- EXERCISE DATA
━━━━━━━━━━

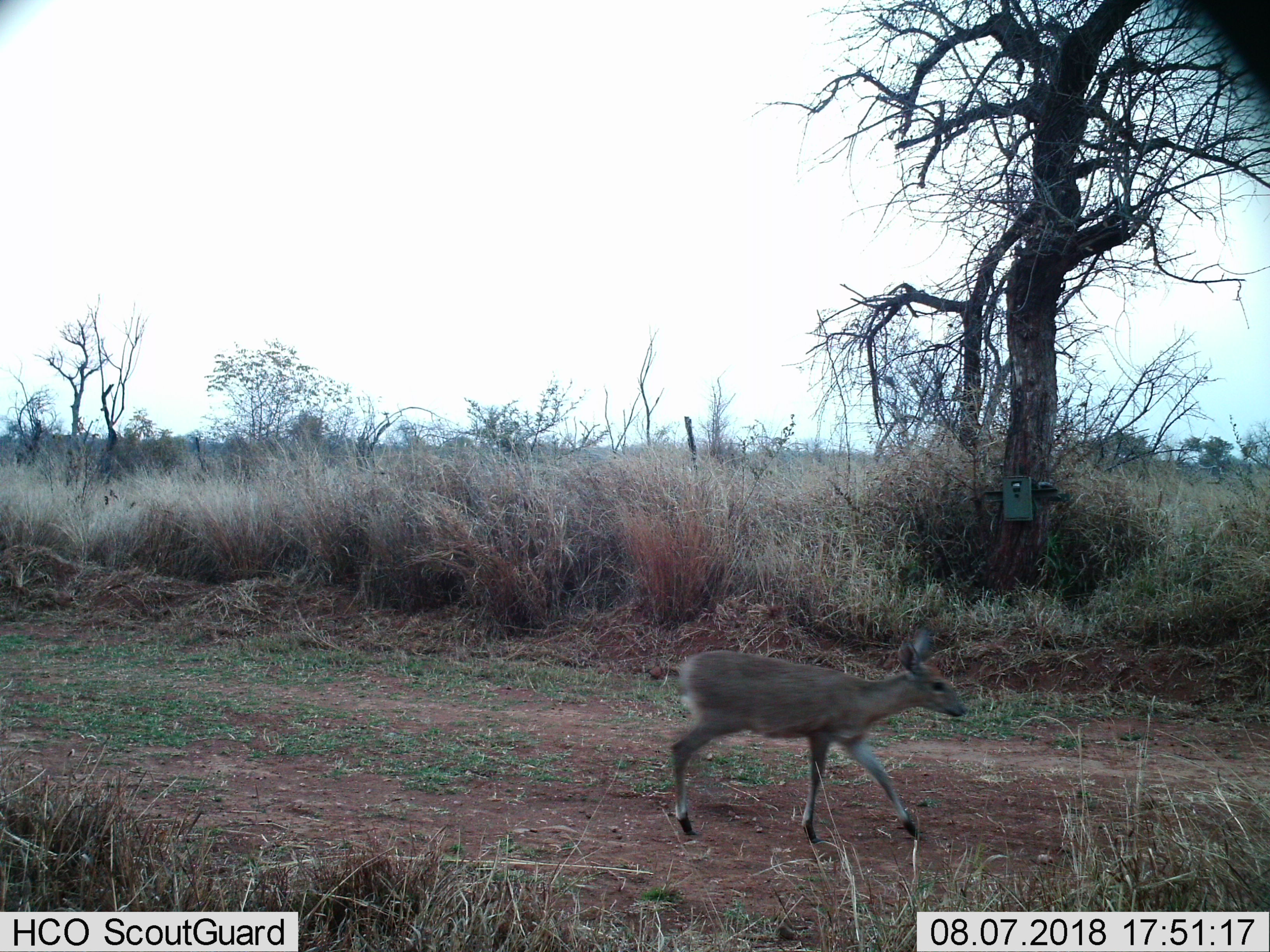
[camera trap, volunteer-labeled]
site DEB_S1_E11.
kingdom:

━━━━━━━━━━

- ASSIGNED TASK
Exclude the images, then output the data above word for word.

- COMPLETED TASK
[camera trap, volunteer-labeled]
site DEB_S1_E11.
kingdom:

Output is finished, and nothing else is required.